Wie die Gemeinden in ihren Informationen schreiben, ist deren Winterdienst gerüstet, die Sicherheit auf den Strassen aufrecht zu halten. Trotz oberstem Ziel, das Strassennetz mit geeigneten und möglichst umweltschonenden Mitteln von Eis und Schnee zu befreien, besteht dennoch Schleudergefahr für Autos, Rutschen bei Velos und Ausrutschen für Fussgänger.

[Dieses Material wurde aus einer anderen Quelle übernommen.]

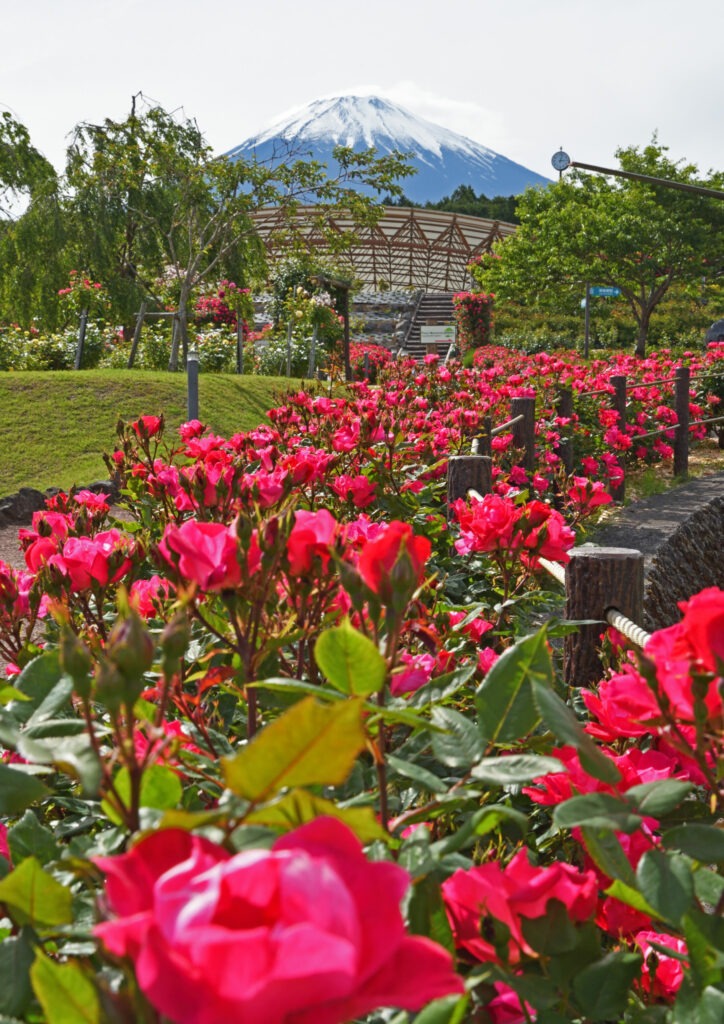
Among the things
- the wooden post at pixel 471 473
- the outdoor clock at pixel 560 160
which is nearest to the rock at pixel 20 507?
the wooden post at pixel 471 473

Für den Unterhaltsdienst folgt nun eine strenge Zeit. Mit einem Pikettdienst ist rund um die Uhr ein rascher Einsatz gewährleistet. Erste Kontrollfahrten erfolgen bereits am morgen früh ab etwa drei Uhr.

Fahrstil anpassen

Es ist in erster Linie Sache der Strassenbenutzer für die Sicherheit der Verkehrsteilnehmerinnen und Verkehrsteilnehmer zu sorgen. Die Strassenbenutzer haben ihre Fahrweise den Witterungen entsprechend anzupassen und voraus das Fahrzeug wintertauglich auszurüsten, wozu insbesondere Winterreifen gehören.

Winterdienst unterstützen

Für effizient ablaufenden Winterdienst sollten alle Motorfahrzeuge während den Wintermonaten auf privaten Vorplätzen parkiert oder in der Garage untergebracht werden und nicht auf Trottoirs.

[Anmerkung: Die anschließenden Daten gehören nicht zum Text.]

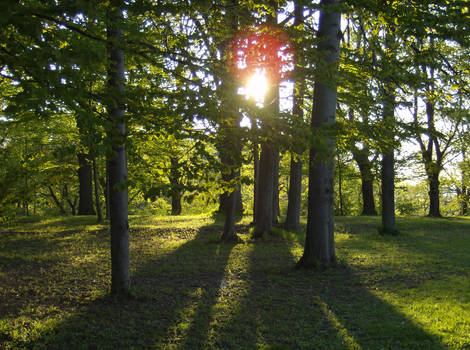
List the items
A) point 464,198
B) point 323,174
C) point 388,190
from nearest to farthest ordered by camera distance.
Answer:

Die Schneeräumung auf privaten Grundstücken ist Sache der Grundeigentümer oder Mieter. Es ist verboten, Schnee von privaten Grundstücken auf öffentlichem Boden abzulagern. Ebenfalls ist zu beachten, dass die Hydranten jederzeit gut zugänglich sein müssen. 

Verständnis zeigen

Die Unterhaltsdienste sind bemüht, die Strassen schnellstmöglich von Schnee und Eis zu befreien. Bei starken Schneefällen und Glättebildung innert kürzester Zeit kommt es schnell zu einer Überlastung der Einsatzfahrzeuge. Es bedarf dem Verständnis für allfällige Bereiche, welche nicht innert kürzester Zeit geräumt werden können.